Passion française forme-t-il un diptyque avec Passion arabe ?
J’ai toujours essayé de marcher sur mes deux jambes, c’est-à-dire d’observer simultanément ce qui se passait dans l’ensemble du monde arabe et les questions liées à l’immigration musulmane en France. Depuis les révolutions arabes, les deux thèmes n’ont fait que se rapprocher davantage, ce qui se passe en France étant fortement lié à ce qui se passe au sud de la Méditerranée. Un exemple : les bouleversements en Tunisie nous concernent directement puisqu’un huitième de la population tunisienne réside en France.
Il était donc temps de marquer les éléments de continuité entre les recherches identitaires qui se déroulent aujourd’hui dans le monde arabe et les événements du même ordre qui se produisent en France — parfois dans la douleur, d’où ce terme à double sens de « passion », qui signifie à la fois l’enthousiasme et, au sens christique, la souffrance.

L’élection de députés musulmans en 2012 marque le point de départ de cette enquête…
En effet, même si ce n’est pas une analyse strictement électorale. L’idée est d’essayer de comprendre ce qui s’est passé et comment, au moment où la France s’interroge en profondeur sur elle-même. Le livre, d’ailleurs, s’achève sur Dieudonné. J’ai tenté de décrypter et d’analyser les ressorts de cette affaire qui fait communier de jeunes exclus, aussi bien d’origine maghrébine que « gauloise », dans le rejet du système et l’hostilité envers les juifs.
D’autre part, nos concitoyens d’origine maghrébine, après être longtemps restés en marge de la vie politique, y font très largement leur entrée : 8 % des candidats aux législatives de 2012 étaient issus de l’immigration.

● ● ● ● ● ● ●

À faire: Donnez la suite du texte sur le livre « Passion française », juste après sa dernière phrase.

Enregistrements conservés:

● ● ● ● ● ● ●

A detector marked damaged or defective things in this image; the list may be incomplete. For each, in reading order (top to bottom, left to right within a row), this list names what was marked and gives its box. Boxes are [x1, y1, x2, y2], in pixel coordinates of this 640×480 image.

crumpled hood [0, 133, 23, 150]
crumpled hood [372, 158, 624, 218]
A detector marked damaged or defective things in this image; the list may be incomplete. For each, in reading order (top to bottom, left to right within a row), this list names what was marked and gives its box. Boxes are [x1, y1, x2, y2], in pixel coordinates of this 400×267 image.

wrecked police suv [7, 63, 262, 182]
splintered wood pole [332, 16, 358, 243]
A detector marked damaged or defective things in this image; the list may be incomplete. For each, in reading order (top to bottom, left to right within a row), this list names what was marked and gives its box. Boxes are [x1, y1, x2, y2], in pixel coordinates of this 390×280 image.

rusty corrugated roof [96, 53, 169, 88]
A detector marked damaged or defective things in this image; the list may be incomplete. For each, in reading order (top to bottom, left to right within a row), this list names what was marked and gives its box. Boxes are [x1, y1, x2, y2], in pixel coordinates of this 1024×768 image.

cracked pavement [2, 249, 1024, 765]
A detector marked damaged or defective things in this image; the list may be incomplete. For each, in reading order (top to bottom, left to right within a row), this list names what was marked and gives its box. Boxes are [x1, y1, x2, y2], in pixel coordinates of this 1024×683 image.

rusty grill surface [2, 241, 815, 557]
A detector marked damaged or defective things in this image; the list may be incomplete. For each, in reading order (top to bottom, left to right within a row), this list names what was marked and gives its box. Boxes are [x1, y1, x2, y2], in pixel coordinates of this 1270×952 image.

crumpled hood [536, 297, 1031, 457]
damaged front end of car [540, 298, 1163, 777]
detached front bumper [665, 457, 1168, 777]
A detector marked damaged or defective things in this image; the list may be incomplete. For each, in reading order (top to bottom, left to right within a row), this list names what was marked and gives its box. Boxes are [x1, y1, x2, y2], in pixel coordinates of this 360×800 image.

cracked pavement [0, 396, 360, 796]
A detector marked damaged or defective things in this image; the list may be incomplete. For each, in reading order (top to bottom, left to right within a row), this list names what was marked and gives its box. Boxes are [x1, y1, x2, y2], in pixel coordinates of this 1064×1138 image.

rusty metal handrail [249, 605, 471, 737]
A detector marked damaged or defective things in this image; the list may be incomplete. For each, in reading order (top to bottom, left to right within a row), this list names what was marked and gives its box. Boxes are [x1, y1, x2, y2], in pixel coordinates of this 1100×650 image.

● ● ● ● ● ● ●

Réponse:
J’ai voulu voir comment ces mouvements s’articulaient, qui en étaient les acteurs, ce qu’ils voulaient, ce qu’ils avaient à dire, en particulier sur les questions liées à l’identité française. Le dilemme étant bien sûr le suivant : sont-ils avant tout au diapason de la logique laïque de la société française, ou sont-ils désireux de se faire le reflet d’une composante particulière, avec une dimension communautaire ?

S’agit-il d’une spécificité française ?
Je pense que cela se retrouve ailleurs, mais la France présente la particularité d’un très fort discours assimilateur associé à une dimension de laïcité assez unique. Cette enquête ne se limite toutefois pas aux candidats issus de l’immigration. Je me suis intéressé à un autre vecteur de revendications identitaires très fortes : l’extrême droite. J’ai rencontré un certain nombre de candidats du Front national, dont certains issus de l’immigration algérienne, ce qui m’a beaucoup frappé : alors que le Front national tient en apparence un discours anti-islamisation et anti-immigration, il récupère en fait un certain nombre de jeunes musulmans qui se sentent en situation d’exclusion — ce qui nous réserve certainement bien des surprises lors des échéances électorales à venir.

Pourquoi avoir privilégié Marseille et Roubaix ?
Dans ce volume, je me suis en effet focalisé sur Marseille et Roubaix, deux villes emblématiques de la question des rapports des populations immigrées, en particulier d’origine algérienne, avec le reste de la population française, parce qu’il m’a semblé que, sur ces deux territoires, on constatait justement des formes de décrochages particulièrement saillantes. S’agit-il d’exceptions ou au contraire d’expressions fortes de ce qui est latent dans le reste du pays ? On verra !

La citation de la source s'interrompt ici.